• STUDY TEXT:
____________

I was always good about having regular mammograms, and on November 21, 2013 when I had mine, I was not worried about the result since it’s always been normal before. I had not received a letter about the results when the unthinkable and unexpected happened.
I received a phone call from Westmead BCI clinic, saying that I had been recalled for further assessment and repeat mammogram. I left my work early instead of completing my morning shift as a registered nurse. The repeated test showed an abnormality therefore an ultrasound as well as a fine needle and core biopsy were all done at the same appointment.
After a week of sleepless nights, I was called again at BCI & was told to take my husband with me. December 17, 2013 is imprinted on my mind. I will always remember this day when the doctor said, “I’m sorry” – the results confirmed a diagnosis of right invasive carcinoma. It felt like a death sentence for me, I cried so much and I shouted “NO, Not Me…”
The doctor held my hand, and when I heard her words saying to me that ‘You are blessed because it was early detection,’ I started to calm down and composed myself.

____________

• TASK LIST:
(a) Answer these questions using the mammogram account above:
(i) On what date did the narrator have the routine mammogram?
(ii) What job was the narrator doing on the morning of the recall call?
(iii) What diagnosis did the results confirm?
(b) List every procedure that the mammogram account says was performed at the same appointment after the repeated test showed an abnormality.
(c) Return the part of the mammogram account between "I received a" and "and composed myself.", inclusive, copied word for word.

____________

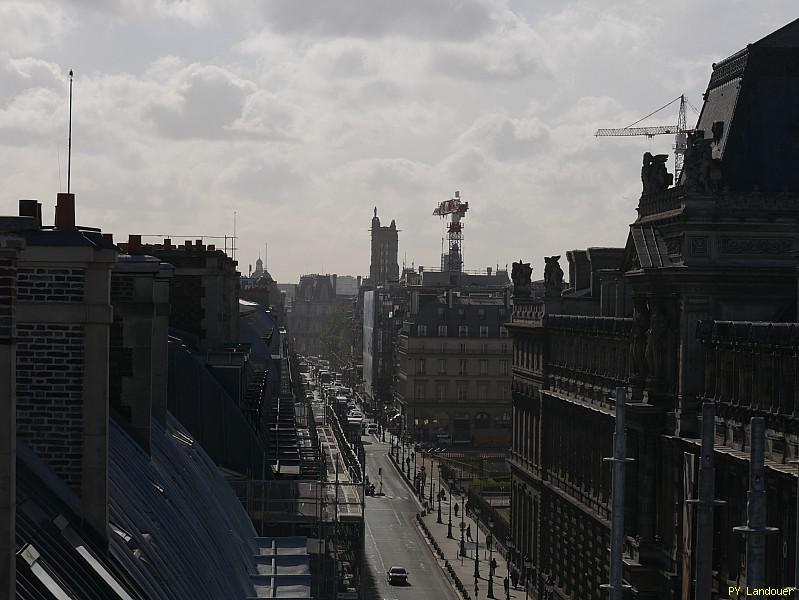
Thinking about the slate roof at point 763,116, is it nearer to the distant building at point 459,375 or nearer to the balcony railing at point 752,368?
the balcony railing at point 752,368

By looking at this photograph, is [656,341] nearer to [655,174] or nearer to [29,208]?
[655,174]

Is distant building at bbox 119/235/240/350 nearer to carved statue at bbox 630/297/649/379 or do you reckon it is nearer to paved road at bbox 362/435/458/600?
carved statue at bbox 630/297/649/379

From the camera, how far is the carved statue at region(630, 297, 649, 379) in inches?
2307

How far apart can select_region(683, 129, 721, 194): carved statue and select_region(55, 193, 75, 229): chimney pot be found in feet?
139

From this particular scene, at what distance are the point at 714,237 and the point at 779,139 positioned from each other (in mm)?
6702

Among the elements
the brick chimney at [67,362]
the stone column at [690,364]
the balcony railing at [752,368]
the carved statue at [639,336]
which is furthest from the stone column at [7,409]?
the carved statue at [639,336]

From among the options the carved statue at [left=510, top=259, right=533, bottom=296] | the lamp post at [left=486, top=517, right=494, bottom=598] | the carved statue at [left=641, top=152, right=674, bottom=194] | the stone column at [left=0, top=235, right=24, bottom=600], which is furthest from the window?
the stone column at [left=0, top=235, right=24, bottom=600]

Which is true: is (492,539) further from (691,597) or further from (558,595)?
(691,597)

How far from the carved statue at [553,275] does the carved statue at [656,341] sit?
29.5 m

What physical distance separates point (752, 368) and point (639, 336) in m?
11.1

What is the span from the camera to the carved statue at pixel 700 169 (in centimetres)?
5575

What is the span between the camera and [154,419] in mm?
24641

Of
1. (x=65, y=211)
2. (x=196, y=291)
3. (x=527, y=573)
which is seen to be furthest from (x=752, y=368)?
(x=527, y=573)

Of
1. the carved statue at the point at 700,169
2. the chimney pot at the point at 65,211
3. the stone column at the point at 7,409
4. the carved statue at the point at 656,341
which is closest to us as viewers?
the stone column at the point at 7,409
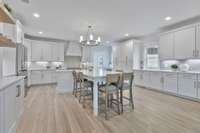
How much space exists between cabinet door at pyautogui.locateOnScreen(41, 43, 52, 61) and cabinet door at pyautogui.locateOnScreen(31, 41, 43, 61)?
0.16 metres

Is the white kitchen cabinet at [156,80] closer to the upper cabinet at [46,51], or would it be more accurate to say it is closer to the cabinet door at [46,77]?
the upper cabinet at [46,51]

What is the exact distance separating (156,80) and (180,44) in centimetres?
173

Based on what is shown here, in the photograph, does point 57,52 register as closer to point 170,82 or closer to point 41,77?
point 41,77

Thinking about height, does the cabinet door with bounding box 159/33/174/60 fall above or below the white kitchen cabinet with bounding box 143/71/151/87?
above

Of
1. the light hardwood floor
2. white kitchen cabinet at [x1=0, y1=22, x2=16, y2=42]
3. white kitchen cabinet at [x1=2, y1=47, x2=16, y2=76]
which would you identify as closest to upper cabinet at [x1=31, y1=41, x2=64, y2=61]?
white kitchen cabinet at [x1=2, y1=47, x2=16, y2=76]

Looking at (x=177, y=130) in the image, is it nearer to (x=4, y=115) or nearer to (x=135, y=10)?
(x=4, y=115)

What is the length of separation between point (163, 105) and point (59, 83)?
12.8 ft

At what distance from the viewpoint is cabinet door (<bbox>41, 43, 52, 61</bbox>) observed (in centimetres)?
706

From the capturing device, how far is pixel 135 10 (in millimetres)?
3549

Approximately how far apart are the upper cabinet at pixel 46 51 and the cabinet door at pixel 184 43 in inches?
239

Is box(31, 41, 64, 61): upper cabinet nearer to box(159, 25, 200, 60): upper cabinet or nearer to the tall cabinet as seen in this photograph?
the tall cabinet

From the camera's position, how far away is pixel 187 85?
13.8 ft

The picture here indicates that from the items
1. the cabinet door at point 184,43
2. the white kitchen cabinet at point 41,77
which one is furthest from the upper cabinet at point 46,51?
the cabinet door at point 184,43

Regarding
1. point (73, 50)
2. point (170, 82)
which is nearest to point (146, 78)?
point (170, 82)
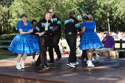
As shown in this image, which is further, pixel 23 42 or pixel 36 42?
pixel 36 42

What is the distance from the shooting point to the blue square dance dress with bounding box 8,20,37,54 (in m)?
6.90

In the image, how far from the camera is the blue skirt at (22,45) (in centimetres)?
689

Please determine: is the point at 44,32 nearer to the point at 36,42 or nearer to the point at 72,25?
the point at 36,42

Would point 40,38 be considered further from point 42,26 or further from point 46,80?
point 46,80

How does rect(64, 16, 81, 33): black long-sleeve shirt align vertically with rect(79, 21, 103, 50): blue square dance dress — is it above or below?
above

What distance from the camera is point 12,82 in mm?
5262

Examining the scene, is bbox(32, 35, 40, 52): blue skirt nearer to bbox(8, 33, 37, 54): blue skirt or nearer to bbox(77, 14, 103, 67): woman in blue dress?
bbox(8, 33, 37, 54): blue skirt

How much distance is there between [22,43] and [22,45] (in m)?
0.07

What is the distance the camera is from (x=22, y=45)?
22.6ft

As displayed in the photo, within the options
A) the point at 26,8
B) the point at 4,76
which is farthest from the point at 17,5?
the point at 4,76

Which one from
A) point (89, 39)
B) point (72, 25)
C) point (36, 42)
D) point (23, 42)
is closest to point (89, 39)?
point (89, 39)

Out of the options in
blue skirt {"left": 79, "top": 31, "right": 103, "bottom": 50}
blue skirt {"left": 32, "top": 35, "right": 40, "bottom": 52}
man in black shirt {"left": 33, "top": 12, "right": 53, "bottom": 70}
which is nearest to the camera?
man in black shirt {"left": 33, "top": 12, "right": 53, "bottom": 70}

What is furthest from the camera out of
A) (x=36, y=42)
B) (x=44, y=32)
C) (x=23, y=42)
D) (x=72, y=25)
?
(x=72, y=25)

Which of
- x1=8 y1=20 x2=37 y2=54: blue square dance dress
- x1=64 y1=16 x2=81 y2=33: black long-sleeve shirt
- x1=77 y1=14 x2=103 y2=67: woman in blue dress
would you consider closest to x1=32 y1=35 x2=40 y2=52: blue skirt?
x1=8 y1=20 x2=37 y2=54: blue square dance dress
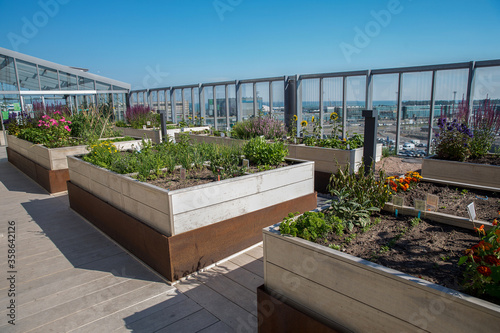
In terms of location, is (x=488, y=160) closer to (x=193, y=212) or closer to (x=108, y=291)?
(x=193, y=212)

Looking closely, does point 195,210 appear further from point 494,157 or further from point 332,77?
point 332,77

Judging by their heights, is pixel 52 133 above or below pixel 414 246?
above

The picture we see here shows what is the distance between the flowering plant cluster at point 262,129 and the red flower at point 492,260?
16.5 ft

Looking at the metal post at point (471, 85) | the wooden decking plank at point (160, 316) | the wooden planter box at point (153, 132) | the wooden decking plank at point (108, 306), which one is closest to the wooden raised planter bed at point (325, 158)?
the metal post at point (471, 85)

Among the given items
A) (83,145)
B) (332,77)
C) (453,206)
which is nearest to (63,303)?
(453,206)

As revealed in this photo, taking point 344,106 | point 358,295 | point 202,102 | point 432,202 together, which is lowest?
point 358,295

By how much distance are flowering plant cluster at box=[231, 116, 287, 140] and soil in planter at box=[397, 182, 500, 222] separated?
349 cm

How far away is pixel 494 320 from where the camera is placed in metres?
1.24

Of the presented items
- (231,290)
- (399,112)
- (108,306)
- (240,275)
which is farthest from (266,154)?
(399,112)

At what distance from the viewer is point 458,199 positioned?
2.84 m

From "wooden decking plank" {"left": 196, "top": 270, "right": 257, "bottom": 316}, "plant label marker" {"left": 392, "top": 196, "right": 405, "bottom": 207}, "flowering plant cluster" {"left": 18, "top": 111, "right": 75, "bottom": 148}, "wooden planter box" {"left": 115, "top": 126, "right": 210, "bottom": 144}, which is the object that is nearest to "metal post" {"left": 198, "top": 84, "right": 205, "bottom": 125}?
"wooden planter box" {"left": 115, "top": 126, "right": 210, "bottom": 144}

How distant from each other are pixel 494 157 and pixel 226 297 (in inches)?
175

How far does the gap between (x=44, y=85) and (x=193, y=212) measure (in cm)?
1357

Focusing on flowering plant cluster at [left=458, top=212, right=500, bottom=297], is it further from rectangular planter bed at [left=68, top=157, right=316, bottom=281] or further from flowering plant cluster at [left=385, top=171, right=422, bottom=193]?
rectangular planter bed at [left=68, top=157, right=316, bottom=281]
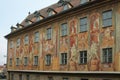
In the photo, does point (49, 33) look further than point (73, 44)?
Yes

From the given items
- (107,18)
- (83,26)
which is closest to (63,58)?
(83,26)

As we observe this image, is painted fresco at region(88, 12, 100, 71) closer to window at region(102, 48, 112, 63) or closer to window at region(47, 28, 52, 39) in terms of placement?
window at region(102, 48, 112, 63)

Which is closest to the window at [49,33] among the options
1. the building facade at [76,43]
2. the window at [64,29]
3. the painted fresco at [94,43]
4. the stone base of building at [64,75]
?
the building facade at [76,43]

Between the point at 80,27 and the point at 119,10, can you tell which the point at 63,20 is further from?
the point at 119,10

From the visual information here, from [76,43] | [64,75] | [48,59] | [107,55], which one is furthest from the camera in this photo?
[48,59]

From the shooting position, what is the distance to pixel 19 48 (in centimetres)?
4184

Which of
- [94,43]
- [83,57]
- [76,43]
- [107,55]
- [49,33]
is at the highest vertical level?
[49,33]

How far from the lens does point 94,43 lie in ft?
82.9

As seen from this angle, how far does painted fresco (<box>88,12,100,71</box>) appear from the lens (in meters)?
24.8

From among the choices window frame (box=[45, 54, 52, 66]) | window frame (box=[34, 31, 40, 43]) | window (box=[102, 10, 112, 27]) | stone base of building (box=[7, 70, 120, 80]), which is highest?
window (box=[102, 10, 112, 27])

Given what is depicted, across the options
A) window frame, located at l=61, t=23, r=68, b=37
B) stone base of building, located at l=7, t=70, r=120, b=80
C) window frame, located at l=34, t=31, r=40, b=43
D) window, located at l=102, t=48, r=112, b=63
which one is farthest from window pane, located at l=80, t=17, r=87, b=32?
window frame, located at l=34, t=31, r=40, b=43

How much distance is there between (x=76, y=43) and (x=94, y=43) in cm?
275

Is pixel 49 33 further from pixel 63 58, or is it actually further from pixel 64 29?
A: pixel 63 58

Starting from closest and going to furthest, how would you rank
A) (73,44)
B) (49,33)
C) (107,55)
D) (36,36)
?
(107,55) < (73,44) < (49,33) < (36,36)
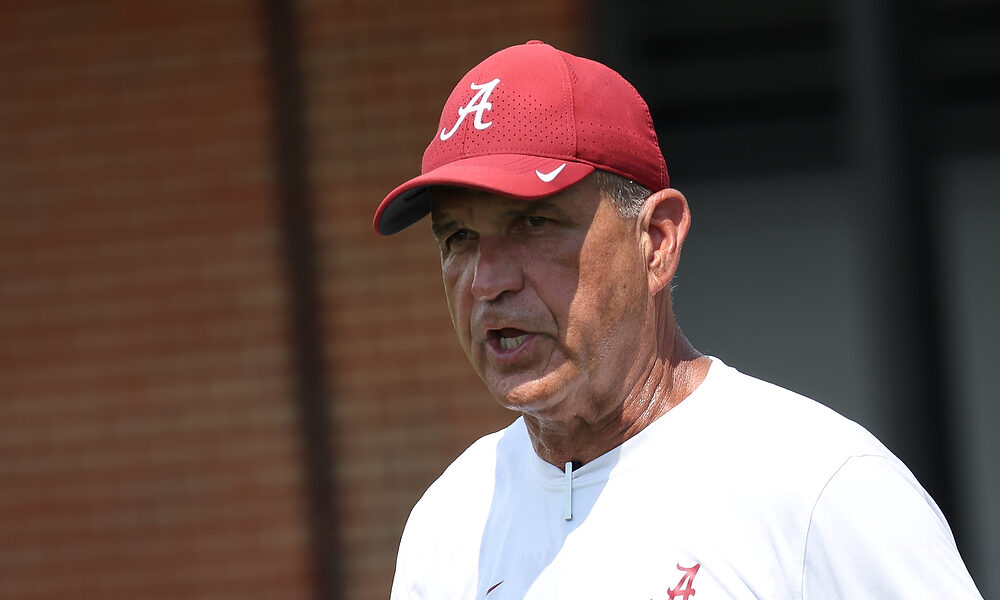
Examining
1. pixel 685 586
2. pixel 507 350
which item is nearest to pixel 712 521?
pixel 685 586

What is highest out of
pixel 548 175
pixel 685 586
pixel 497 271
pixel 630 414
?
pixel 548 175

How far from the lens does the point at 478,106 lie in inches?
70.6

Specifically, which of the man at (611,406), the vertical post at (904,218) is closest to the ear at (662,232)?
the man at (611,406)

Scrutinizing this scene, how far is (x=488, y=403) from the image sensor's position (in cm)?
455

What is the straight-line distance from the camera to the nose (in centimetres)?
172

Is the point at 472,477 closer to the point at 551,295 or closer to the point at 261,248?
the point at 551,295

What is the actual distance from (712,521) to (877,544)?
0.22 meters

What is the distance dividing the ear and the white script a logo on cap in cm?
27

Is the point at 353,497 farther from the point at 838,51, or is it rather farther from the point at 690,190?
the point at 838,51

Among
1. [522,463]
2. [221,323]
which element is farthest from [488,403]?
[522,463]

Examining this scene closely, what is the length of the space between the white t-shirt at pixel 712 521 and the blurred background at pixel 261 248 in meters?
2.61

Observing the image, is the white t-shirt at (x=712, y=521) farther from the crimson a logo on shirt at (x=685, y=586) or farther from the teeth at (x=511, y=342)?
the teeth at (x=511, y=342)

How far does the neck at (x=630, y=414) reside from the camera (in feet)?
5.98

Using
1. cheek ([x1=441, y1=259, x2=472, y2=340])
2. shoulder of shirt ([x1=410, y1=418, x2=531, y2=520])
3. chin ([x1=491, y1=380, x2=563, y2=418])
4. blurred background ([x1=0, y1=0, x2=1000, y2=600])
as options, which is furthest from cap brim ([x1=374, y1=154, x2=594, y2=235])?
blurred background ([x1=0, y1=0, x2=1000, y2=600])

____________

• RESPONSES IN ORDER:
(a)
(i) November 21, 2013
(ii) A morning shift as a registered nurse
(iii) Right invasive carcinoma

(b) An ultrasound, a fine needle biopsy, and a core biopsy

(c)
I received a phone call from Westmead BCI clinic, saying that I had been recalled for further assessment and repeat mammogram. I left my work early instead of completing my morning shift as a registered nurse. The repeated test showed an abnormality therefore an ultrasound as well as a fine needle and core biopsy were all done at the same appointment.
After a week of sleepless nights, I was called again at BCI & was told to take my husband with me. December 17, 2013 is imprinted on my mind. I will always remember this day when the doctor said, “I’m sorry” – the results confirmed a diagnosis of right invasive carcinoma. It felt like a death sentence for me, I cried so much and I shouted “NO, Not Me…”
The doctor held my hand, and when I heard her words saying to me that ‘You are blessed because it was early detection,’ I started to calm down and composed myself.